JCR-VIS Credit Rating Company Limited (JCR-VIS) has reaffirmed the entity ratings of Indus Dyeing and Manufacturing Co Ltd (IDMC) at ‘A+/A-1’ (Single A Plus/A-One).
Outlook on the assigned ratings is ‘Stable’.
IDMC operates under the umbrella of Indus Group of Companies. The core business activity of the company is to manufacture and sell yarn to both local and international players. The company’s production units are located in Karachi, Hyderabad and Muzaffargarh comprising around 180,000 spindles. The group has interests in greige fabric and home textile in addition to the aforementioned manufacture and sale of yarn. The group also plans to diversify its operations into wind energy.
Ratings assigned to IDMC take into account the company’s established track record in the textile spinning industry, improving profitability profile, sound liquidity indicators and manageable leverage indicators. However, ratings are constrained by cyclicality in earnings profile. Going forward, improvement in profitability is expected to emanate from favorable selling price on the back of rupee devaluation. IDMC’s sales are also expected to be impacted by changes in export prices resulting from rupee devaluation.

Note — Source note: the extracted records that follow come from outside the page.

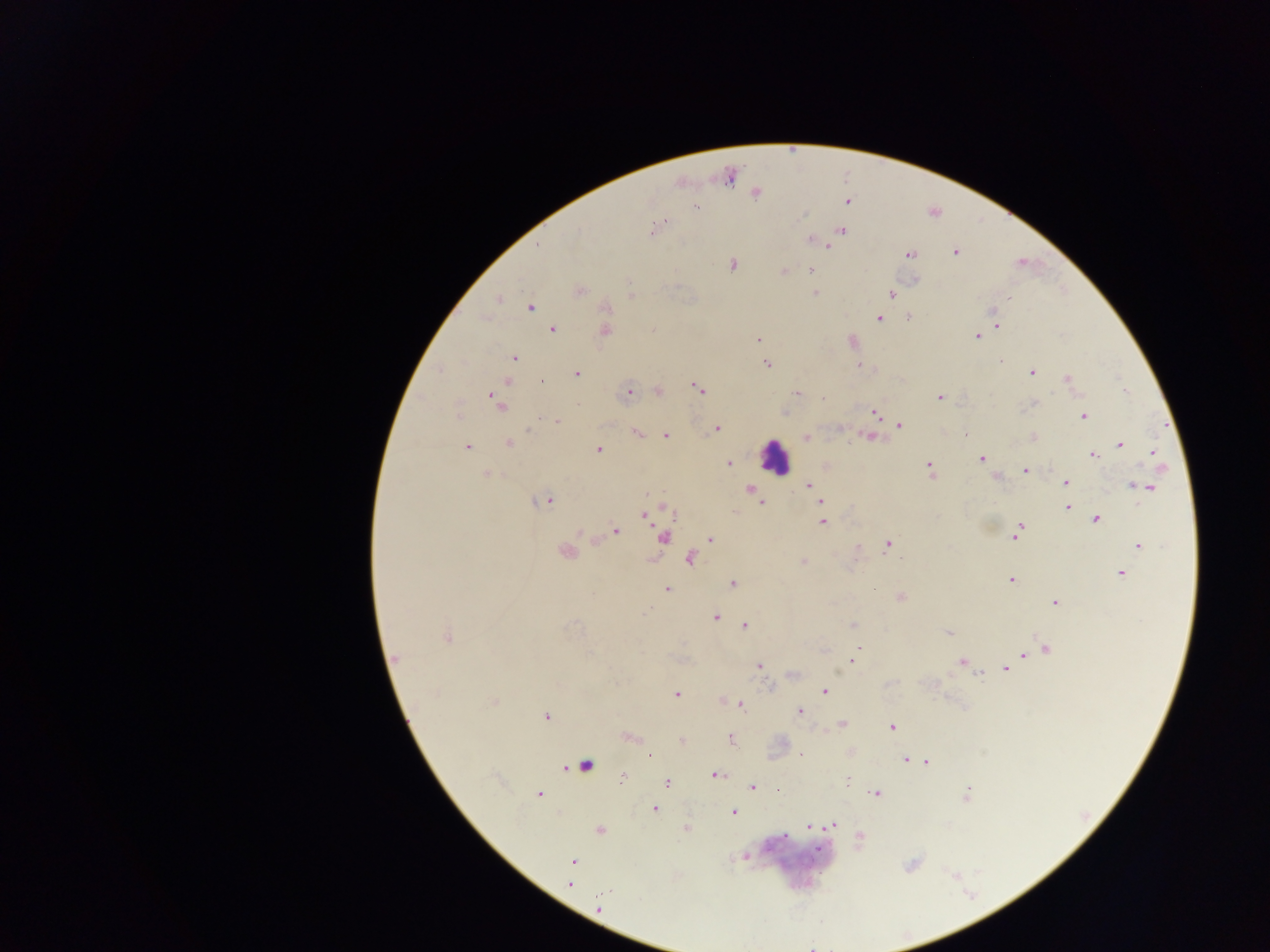

Approximate centers as {x, y} in pixels. Plasmodium parasite locations: {755, 193}, {847, 202}, {696, 207}, {803, 215}, {666, 220}, {661, 223}, {652, 231}, {841, 231}, {812, 240}, {822, 244}, {955, 253}, {910, 254}, {732, 264}, {783, 270}, {810, 270}, {915, 279}, {579, 290}, {815, 292}, {630, 294}, {891, 294}, {1008, 297}, {499, 299}, {1002, 301}, {530, 307}, {606, 308}, {993, 314}, {909, 318}, {878, 319}, {997, 325}, {553, 329}, {605, 330}, {978, 336}, {758, 339}, {852, 342}, {513, 358}, {766, 365}, {859, 365}, {1032, 372}, {576, 374}, {1068, 380}, {542, 382}, {697, 388}, {1125, 389}, {658, 390}, {627, 393}, {797, 394}, {939, 397}, {823, 398}, {496, 401}, {1034, 403}, {874, 413}, {1084, 416}, {556, 421}, {900, 425}, {529, 428}, {716, 429}, {636, 433}, {964, 434}, {666, 436}, {806, 436}, {869, 437}, {1034, 437}, {509, 443}, {1120, 444}, {467, 447}, {599, 450}, {1153, 453}, {1092, 454}, {981, 459}, {729, 463}, {929, 470}, {1025, 470}, {487, 475}, {996, 476}, {1065, 483}, {809, 485}, {1145, 487}, {750, 490}, {821, 501}, {544, 502}, {761, 503}, {1068, 507}, {645, 515}, {1096, 519}, {822, 522}, {616, 531}, {1016, 532}, {663, 537}, {711, 539}, {888, 545}, {1139, 546}, {565, 553}, {690, 559}, {803, 562}, {1121, 574}, {1011, 580}, {732, 584}, {668, 588}, {900, 596}, {1054, 603}, {648, 611}, {716, 617}, {853, 625}, {745, 626}, {948, 633}, {448, 637}, {859, 648}, {1046, 649}, {1024, 654}, {395, 659}, {853, 659}, {962, 662}, {759, 666}, {1006, 669}, {793, 674}, {980, 674}, {824, 691}, {676, 694}, {494, 702}, {740, 706}, {799, 712}, {546, 716}, {842, 724}, {892, 727}, {630, 736}, {731, 739}, {682, 740}, {650, 754}, {801, 754}, {906, 760}, {916, 761}, {927, 762}, {586, 765}, {716, 776}, {623, 777}, {847, 780}, {667, 784}, {752, 786}, {777, 790}, {966, 793}, {875, 794}, {539, 795}, {654, 809}, {732, 812}, {833, 825}, {810, 826}, {686, 829}, {600, 830}, {860, 836}, {744, 857}, {572, 861}, {569, 884}, {599, 909}. Leukocyte locations: {773, 457}. Collected in Ghana. Image is 1270×952 pixels. Mobile-phone photograph taken through the microscope. Single field of view. Thick blood film.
Classify this cell by malaria status.
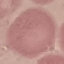

It is uninfected.

image_type: automatically extracted cell patch, resized to 64 × 64 pixels
stain: Giemsa
preparation: thin blood smear
capture: smartphone through the microscope eyepiece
Identify the blood parasite species.
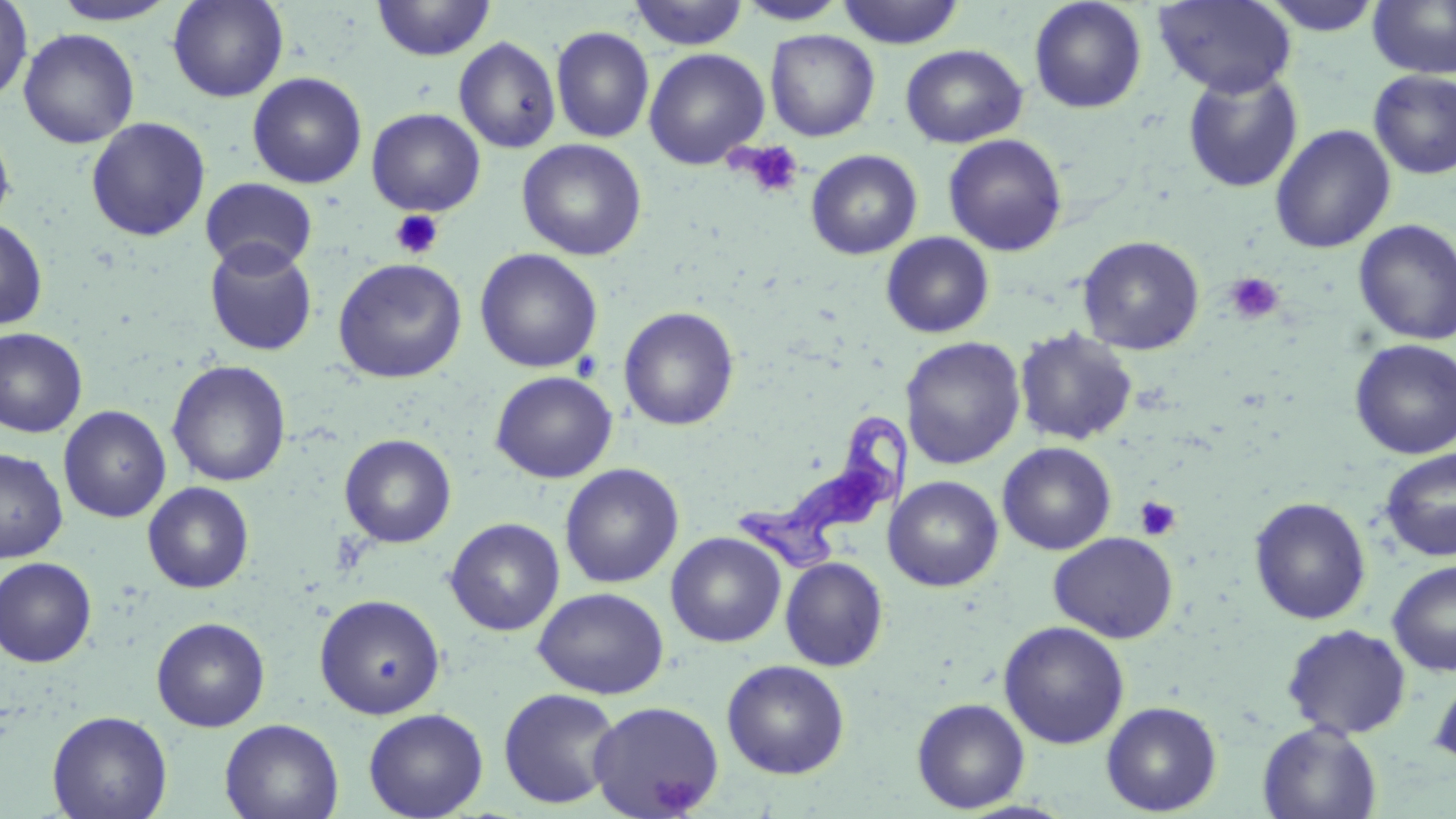
Trypanosoma brucei.

Summary:
  - Coordinate format: approximate bounding boxes as (x1,y1)-(x2,y2) corner pairs in pixels
  - Trypanosoma brucei locations: (736,406)-(916,579)
  - Uninfected red blood cell locations: (0,0)-(33,105), (167,0)-(289,103), (628,0)-(749,50), (1154,0)-(1296,98), (1257,0)-(1386,36), (1367,0)-(1456,79), (50,1)-(179,26), (372,1)-(496,61), (736,1)-(850,26), (836,1)-(966,49), (1029,1)-(1147,114), (551,26)-(654,144), (18,28)-(140,149), (765,29)-(880,142), (453,36)-(561,154), (900,44)-(1027,148), (643,48)-(769,169), (1182,68)-(1303,193), (1369,69)-(1456,179), (247,72)-(367,189), (366,107)-(486,216), (85,116)-(211,241), (0,122)-(16,229), (1270,124)-(1396,254), (943,133)-(1068,257), (517,139)-(647,261), (805,149)-(923,260), (200,178)-(318,274), (0,216)-(48,330), (1353,219)-(1456,345), (881,232)-(995,339), (1077,235)-(1205,355), (203,240)-(318,356), (474,248)-(602,373), (332,258)-(467,382), (619,306)-(739,431), (1014,327)-(1138,446), (0,328)-(87,438), (900,337)-(1026,469), (1350,339)-(1456,459), (167,360)-(292,487), (490,370)-(617,483), (59,405)-(171,523), (339,434)-(456,548), (997,442)-(1117,555), (0,448)-(68,563), (1380,448)-(1456,561), (559,463)-(684,589), (883,476)-(1003,592), (142,481)-(254,593), (1249,496)-(1371,625), (445,517)-(565,636), (1048,531)-(1178,643), (666,532)-(786,648), (0,556)-(98,668), (780,557)-(888,671), (1386,559)-(1456,676), (532,586)-(669,699), (314,594)-(446,719), (151,617)-(270,731), (998,620)-(1130,748), (1282,623)-(1413,740), (722,659)-(849,779), (1428,669)-(1456,772), (498,687)-(622,809), (912,697)-(1030,813), (588,700)-(725,818), (1101,700)-(1222,816), (363,707)-(489,818), (47,710)-(173,819), (219,718)-(344,819), (1257,721)-(1382,819)
  - Platelet locations: (736,141)-(805,199), (390,210)-(444,260), (1224,272)-(1285,325), (1133,496)-(1182,541)
  - Stain: May-Grünwald-Giemsa
  - Preparation: thin blood film
  - Image size: 1456×819 pixels
  - Field of view: one of a larger specimen
  - Magnification: 1000x
  - Modality: optical microscopy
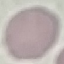
Summary:
  - Malaria status: uninfected
  - Capture: smartphone camera at the microscope eyepiece
  - Preparation: thin smear
  - Stain: Giemsa
  - Image type: automatically extracted cell patch, resized to 64 × 64 pixels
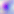

magnification = 400x
identification = Toxoplasma gondii
modality = photomicrograph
Identify the cell.
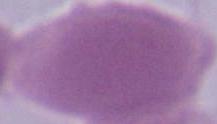
This is an erythrocyte.

Summary:
  - Magnification: 1000x
  - Modality: micrograph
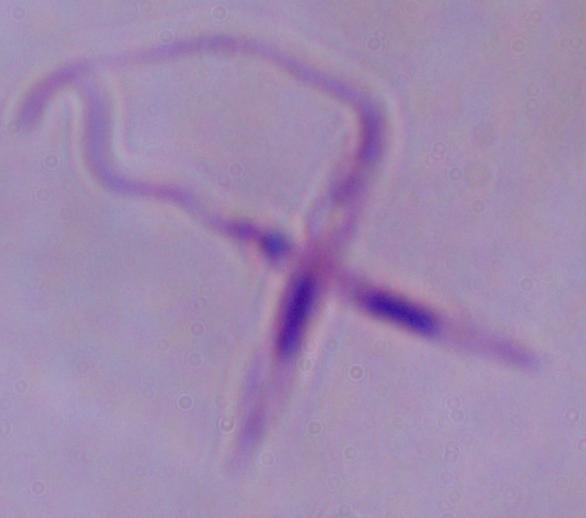

{
  "identification": "Leishmania",
  "modality": "micrograph",
  "magnification": "1000x"
}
Name the parasite shown.
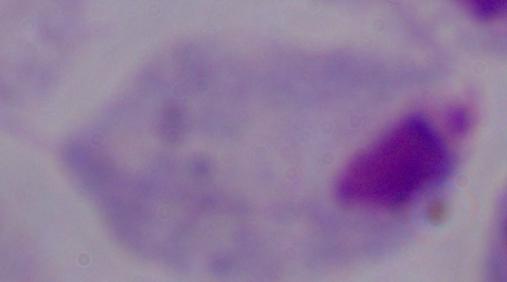
This is a trichomonad.

magnification: 1000x
modality: micrograph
Classify this cell by malaria status.
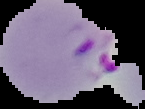
It is parasitized.

From a thin blood smear. Cell region segmented out of the field of view; the surrounding area is masked to black. Image is 145×109 pixels.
Describe the morphology of the erythrocytes.
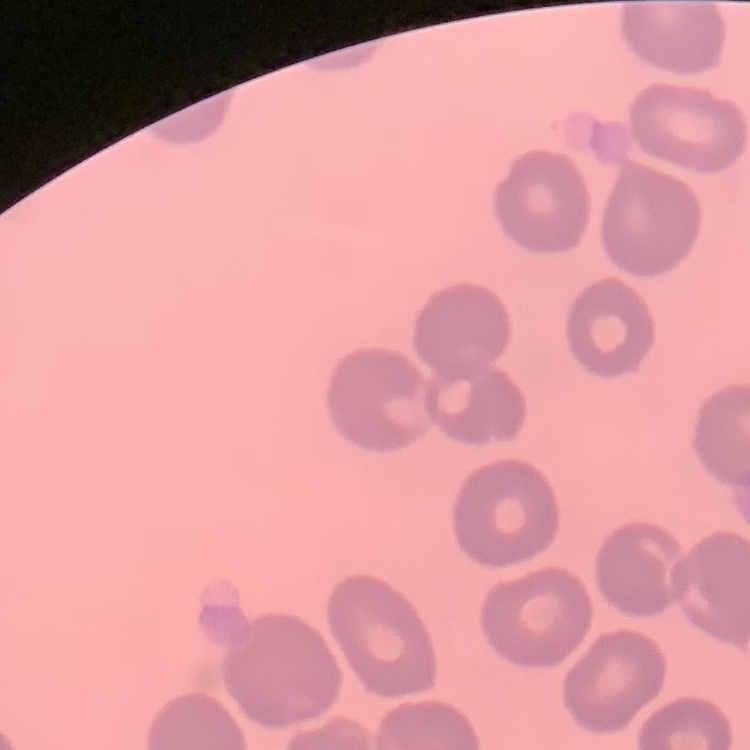

They show no rouleaux formation.

preparation = thin peripheral smear
image type = one tile cut from a larger photomicrograph
stain = Field's or Giemsa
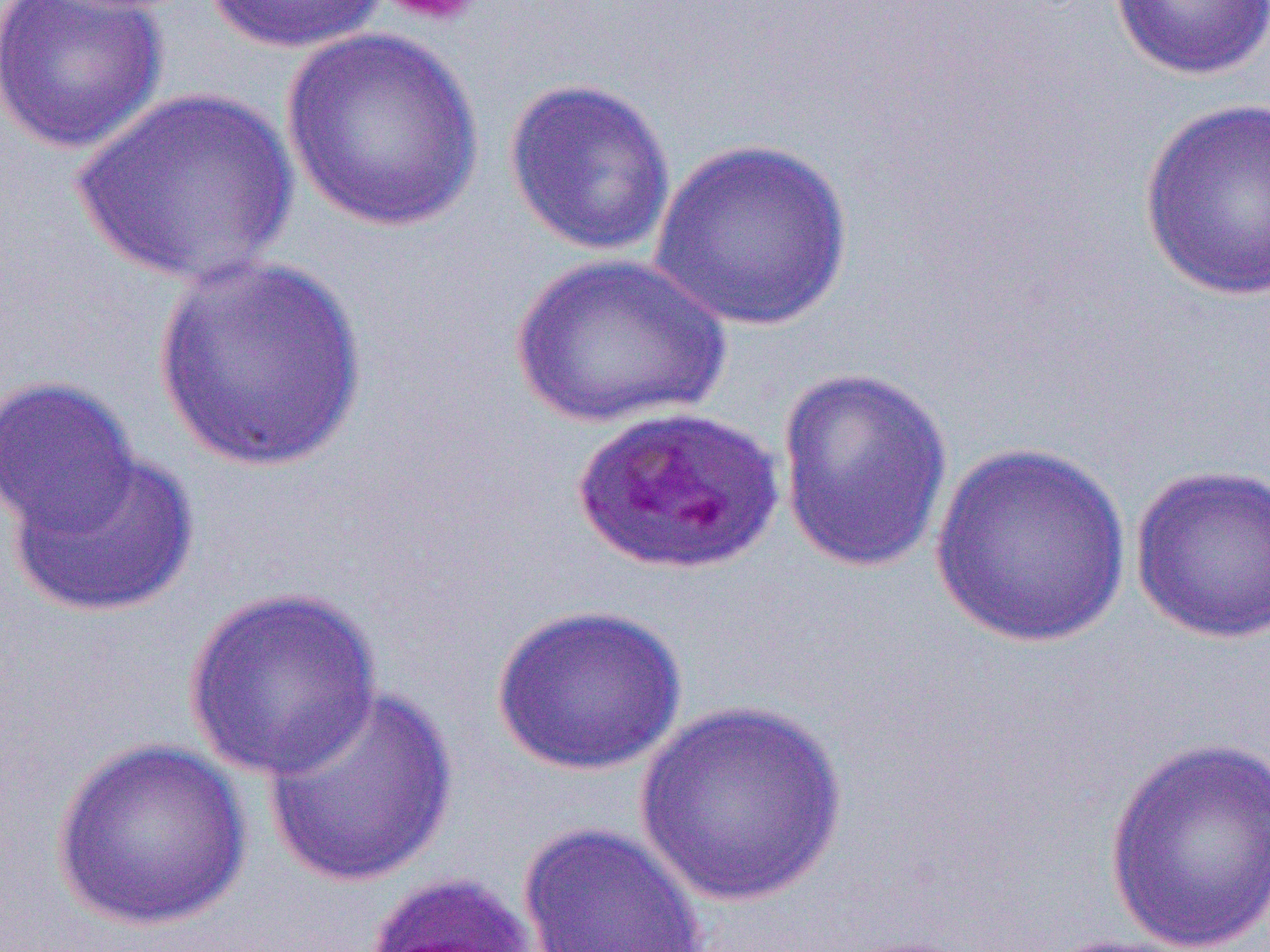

Gross profit of IDMC for the ongoing year and FY17 increased owing to favorable price adjustment in selling price relative to cost. Resultantly, there was a favorable impact on the Funds From Operations (FFO) in relation to long-term debt multiples of IDMC. Additionally, the debt servicing ability of the company slightly declined in the ongoing year due to higher principal repayment. Given the significant take up of short-term borrowing on the back of cotton procurement and the relatively lesser increase in the equity profile of IDMC, leverage indicators also slightly weakened for the current year.
Going forward, the financial profile of IDMC is susceptible to industry risk whereby adverse changes in the yarn prices will directly impact the profitability margins, says the rating agency. “The investment of IDMC in wind energy is expected to positively impact the bottom line of the company,” the report added.